Ditjen Perhubungan Udara juga telah memastikan kredibilitas konsorsium tersebut dengan melakukan survei ke bandara-bandara yang dioperasikan oleh perusahaan itu, di antaranya bandara di Siprus, Rio de Janeiro (Brasil) dan Siem Reap (Kamboja).

Sebelumnya, Menteri Perhubungan, Budi Karya Sumadi pernah mengatakan bahwa untuk KPBU operator Bandara Komodo masih dalam proses finalisasi.

“Kita lagi proses finalisasi, mungkin satu minggu mendatang kita umumkan,” ungkapnya.

Budi mengatakan, keuntungan dari KPBU, pemerintah bisa menghemat APBN karena tidak mengeluarkan biaya untuk pengembangannya. Selain itu juga mendapatkan biaya konsesi minimum 2,5 persen, biaya pemakaian parkir pesawat serta setoran kelebihan keuntungan yang ditargetkan operator.

Setelah lelang tahap satu, dilakukan dialog optimalisasi.

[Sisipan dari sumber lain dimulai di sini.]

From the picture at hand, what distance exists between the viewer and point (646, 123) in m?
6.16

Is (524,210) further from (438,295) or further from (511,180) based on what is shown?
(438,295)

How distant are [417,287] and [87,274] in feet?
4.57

Kemudian pemberian dan penutupan keuangan, yakni memberikan kesempatan kepada operator untuk menggalang dana dari eksternal, misalnya dari perbankan.

Labuan Bajo dipilih karena untuk mendukung sektor pariwisata, di mana daearah ini sudah ditetapkan sebagai lima Bali Baru atau destinasi super prioritas. Ke depannya, daerah ini diharapkan bisa masuk penerbangan langsung internasional, seperti dari Thailand dan Jepang.